A leaky abstraction is one where implementation details bleed through that you didn’t intend and can’t reason about. The abstraction quietly fails to abstract, and you’re left guessing which provider you’re really talking to.

This is the opposite of that. The two Anthropic-only fields are not a leak. They are named, documented as Anthropic-only, inert everywhere else, and right there in the public type for anyone to see. The interface is uniform for the common case and deliberately, visibly non-uniform at exactly the points where uniformity would have cost you the good features. You opt into provider-specifics by setting a field. You stay fully portable by leaving it at its default. Nothing bleeds; you decide.

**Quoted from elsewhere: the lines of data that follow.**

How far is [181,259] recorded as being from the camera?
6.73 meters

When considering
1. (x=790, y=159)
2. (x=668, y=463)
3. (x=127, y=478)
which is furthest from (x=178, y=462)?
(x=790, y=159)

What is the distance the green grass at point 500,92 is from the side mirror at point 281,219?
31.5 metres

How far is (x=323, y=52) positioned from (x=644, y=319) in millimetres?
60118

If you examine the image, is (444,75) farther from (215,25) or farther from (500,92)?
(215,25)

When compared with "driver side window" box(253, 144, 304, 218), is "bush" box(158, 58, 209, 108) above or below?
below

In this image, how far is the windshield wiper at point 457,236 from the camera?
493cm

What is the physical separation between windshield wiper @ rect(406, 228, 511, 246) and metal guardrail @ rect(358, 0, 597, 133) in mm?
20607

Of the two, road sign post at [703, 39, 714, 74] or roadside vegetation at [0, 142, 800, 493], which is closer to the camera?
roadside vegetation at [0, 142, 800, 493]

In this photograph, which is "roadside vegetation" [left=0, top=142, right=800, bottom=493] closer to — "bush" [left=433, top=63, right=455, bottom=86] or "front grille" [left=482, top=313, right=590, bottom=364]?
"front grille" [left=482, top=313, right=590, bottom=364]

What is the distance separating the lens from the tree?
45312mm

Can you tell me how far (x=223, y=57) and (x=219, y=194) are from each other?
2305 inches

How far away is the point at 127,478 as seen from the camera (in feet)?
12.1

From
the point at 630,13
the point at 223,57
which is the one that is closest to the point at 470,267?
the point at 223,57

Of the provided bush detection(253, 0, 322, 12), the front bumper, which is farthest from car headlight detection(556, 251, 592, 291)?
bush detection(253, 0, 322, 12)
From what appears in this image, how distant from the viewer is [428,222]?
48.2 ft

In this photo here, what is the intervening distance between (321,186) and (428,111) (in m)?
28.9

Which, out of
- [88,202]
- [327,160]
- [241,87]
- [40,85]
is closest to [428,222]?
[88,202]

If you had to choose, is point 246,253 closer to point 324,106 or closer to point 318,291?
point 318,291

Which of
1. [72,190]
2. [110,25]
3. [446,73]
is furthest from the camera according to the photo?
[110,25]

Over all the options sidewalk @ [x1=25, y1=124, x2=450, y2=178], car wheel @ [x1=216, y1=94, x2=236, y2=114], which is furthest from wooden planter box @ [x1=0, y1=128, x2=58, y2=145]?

The same design line explains what does stay in the unified path. Structured output, chat_structured::<T>, sends a JSON Schema derived from your Rust type with the request and validates the reply against it before handing you a typed T. That’s a portability win that costs nothing across providers, so it belongs in the common interface. The split isn’t “Anthropic versus the rest.” It’s “features that are free to unify go in the unified path; features that aren’t get a designed door.” Prompt caching and extended thinking get the door because flattening them away would be the expensive kind of convenient.

To sum up

A CLI tool that integrates AI wants one client over several providers, and a unified interface can only expose what those providers share. The shared floor is plain chat, and the features worth choosing a provider for, like Anthropic’s prompt caching, extended thinking and citations, are never on the floor.

rtb-ai keeps both. genai provides the unified path across five providers; an Anthropic-direct reqwest path drops below the abstraction for the features genai can’t reach, and ChatRequest carries the Anthropic-only fields openly, ignored elsewhere. Uniform where uniformity is free, with a designed escape hatch where it isn’t. That’s the difference between supporting a provider and actually using it.